TASK STATEMENT: Gather every line in the rows below that contains the word "belt", and copy each one.

(Records from a collection)
━━━

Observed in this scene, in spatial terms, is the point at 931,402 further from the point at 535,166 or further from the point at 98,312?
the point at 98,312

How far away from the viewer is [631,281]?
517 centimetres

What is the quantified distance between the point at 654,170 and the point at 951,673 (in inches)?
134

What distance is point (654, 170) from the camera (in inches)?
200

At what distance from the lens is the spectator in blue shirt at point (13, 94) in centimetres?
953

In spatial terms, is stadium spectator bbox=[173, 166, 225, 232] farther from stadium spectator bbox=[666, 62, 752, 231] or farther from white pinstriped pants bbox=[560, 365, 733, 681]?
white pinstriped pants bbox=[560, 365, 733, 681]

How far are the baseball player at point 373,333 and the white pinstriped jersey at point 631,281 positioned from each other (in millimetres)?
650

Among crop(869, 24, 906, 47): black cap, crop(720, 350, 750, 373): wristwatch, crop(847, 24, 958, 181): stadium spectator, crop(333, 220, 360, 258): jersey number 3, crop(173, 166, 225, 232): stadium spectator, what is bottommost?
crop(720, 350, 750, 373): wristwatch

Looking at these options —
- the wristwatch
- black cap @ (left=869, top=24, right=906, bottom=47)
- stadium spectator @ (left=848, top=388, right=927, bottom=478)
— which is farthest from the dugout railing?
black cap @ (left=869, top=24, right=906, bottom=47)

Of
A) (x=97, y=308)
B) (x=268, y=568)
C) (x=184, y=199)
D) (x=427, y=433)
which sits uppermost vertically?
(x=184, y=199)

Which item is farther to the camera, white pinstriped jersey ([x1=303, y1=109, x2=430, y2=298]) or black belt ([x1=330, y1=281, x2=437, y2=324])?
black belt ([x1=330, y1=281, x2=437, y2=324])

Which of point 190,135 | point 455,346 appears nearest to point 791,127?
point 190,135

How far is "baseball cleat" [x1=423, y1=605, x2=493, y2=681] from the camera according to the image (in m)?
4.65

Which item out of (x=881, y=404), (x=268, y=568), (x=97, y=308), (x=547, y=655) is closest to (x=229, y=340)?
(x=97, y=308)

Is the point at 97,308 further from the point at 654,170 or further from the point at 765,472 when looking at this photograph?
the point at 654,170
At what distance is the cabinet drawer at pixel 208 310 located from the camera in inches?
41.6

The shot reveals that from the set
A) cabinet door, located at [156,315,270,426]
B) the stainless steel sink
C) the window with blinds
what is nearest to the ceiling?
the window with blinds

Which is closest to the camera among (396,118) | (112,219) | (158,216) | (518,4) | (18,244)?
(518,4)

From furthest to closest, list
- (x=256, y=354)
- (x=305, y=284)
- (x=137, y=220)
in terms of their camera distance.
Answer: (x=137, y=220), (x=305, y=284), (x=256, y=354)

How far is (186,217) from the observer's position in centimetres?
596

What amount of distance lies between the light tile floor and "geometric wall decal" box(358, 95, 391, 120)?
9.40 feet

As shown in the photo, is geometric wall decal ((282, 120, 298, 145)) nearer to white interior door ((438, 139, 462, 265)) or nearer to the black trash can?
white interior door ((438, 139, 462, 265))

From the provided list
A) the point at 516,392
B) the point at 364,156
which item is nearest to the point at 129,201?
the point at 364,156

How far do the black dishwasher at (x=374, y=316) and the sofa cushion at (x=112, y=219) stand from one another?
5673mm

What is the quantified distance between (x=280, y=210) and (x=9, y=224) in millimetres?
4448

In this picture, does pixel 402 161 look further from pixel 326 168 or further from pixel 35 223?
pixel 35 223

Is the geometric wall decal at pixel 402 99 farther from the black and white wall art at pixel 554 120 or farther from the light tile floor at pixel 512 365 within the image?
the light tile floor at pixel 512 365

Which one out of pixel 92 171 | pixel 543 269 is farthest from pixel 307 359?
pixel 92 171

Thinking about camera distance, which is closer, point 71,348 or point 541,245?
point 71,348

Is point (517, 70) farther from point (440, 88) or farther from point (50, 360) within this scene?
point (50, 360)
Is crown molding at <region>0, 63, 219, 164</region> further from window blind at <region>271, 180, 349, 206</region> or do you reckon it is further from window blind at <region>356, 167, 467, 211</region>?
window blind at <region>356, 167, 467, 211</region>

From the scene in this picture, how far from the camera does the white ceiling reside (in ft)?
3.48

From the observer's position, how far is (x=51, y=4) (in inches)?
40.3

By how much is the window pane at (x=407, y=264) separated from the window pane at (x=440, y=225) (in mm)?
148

━━━

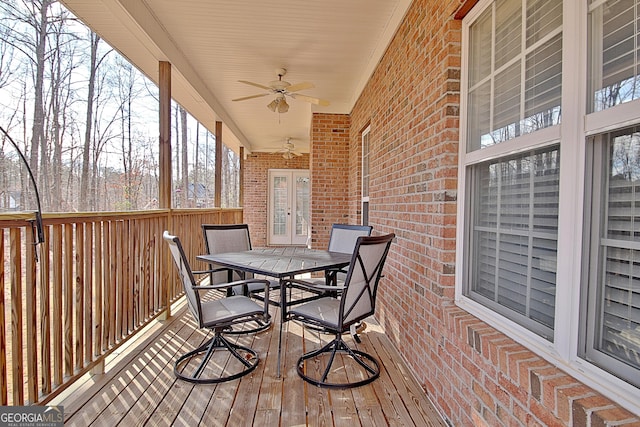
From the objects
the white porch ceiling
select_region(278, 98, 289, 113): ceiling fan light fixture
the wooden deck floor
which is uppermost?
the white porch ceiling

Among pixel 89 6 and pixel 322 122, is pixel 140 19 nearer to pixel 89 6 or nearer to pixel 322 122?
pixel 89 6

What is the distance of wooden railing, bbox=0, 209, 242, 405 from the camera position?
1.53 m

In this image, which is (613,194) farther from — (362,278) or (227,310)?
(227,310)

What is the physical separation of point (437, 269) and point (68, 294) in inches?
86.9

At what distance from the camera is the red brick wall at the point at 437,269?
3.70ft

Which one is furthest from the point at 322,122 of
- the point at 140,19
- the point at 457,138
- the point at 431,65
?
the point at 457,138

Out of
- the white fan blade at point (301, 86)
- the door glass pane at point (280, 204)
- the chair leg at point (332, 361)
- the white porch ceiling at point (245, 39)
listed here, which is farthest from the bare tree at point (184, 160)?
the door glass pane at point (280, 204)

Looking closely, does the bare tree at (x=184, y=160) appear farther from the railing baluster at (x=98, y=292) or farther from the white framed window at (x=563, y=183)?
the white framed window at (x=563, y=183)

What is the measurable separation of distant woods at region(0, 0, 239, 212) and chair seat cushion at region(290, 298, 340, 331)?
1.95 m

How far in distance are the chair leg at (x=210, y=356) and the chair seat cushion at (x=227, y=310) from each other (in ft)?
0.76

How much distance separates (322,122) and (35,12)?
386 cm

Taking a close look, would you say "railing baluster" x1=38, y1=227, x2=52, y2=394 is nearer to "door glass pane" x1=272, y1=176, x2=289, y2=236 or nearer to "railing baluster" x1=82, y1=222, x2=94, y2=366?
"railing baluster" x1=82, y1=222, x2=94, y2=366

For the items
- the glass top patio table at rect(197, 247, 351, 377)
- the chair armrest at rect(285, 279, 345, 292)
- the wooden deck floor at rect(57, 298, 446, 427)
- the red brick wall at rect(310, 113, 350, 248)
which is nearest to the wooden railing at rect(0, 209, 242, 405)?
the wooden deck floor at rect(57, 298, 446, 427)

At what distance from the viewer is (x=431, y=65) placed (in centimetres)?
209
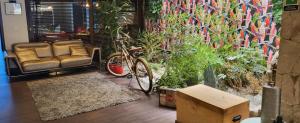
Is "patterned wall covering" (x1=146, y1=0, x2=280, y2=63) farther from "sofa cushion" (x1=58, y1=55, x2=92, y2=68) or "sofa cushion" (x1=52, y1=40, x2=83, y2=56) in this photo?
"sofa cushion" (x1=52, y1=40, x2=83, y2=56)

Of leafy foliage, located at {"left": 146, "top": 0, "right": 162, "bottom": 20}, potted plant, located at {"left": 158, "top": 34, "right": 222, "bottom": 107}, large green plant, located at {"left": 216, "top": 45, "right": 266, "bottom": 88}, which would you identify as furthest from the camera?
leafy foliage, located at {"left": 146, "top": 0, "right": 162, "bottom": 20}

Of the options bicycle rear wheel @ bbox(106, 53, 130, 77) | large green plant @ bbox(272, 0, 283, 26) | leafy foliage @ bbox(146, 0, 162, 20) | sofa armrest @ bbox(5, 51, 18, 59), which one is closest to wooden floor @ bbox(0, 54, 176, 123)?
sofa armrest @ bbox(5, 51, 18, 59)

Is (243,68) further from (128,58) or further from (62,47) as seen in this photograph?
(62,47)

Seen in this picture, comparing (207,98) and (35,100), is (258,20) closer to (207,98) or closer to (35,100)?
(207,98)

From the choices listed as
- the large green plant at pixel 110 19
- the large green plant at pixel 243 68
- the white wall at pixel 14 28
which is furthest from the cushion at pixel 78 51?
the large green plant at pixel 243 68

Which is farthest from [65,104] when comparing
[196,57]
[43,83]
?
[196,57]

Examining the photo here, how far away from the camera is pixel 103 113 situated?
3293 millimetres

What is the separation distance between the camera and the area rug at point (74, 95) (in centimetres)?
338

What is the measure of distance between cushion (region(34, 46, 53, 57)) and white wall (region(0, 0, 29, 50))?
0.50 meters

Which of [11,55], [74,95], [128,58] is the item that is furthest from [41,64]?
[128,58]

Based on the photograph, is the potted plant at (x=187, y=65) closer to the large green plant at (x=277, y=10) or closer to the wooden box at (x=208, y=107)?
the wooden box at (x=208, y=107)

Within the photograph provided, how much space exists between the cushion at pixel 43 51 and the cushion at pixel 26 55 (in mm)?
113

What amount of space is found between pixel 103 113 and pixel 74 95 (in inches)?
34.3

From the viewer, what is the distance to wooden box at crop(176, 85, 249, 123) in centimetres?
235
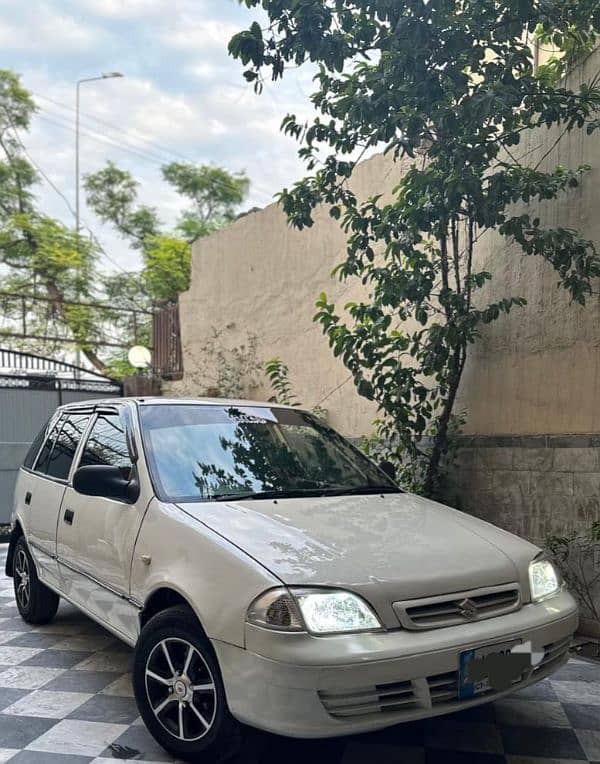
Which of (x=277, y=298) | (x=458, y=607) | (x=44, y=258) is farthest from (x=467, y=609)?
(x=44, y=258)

━━━

SOLUTION TO THIS EXERCISE:
Which item is farther to the camera, white pinstriped jersey ([x1=303, y1=109, x2=430, y2=298]) or black belt ([x1=330, y1=281, x2=437, y2=324])?
black belt ([x1=330, y1=281, x2=437, y2=324])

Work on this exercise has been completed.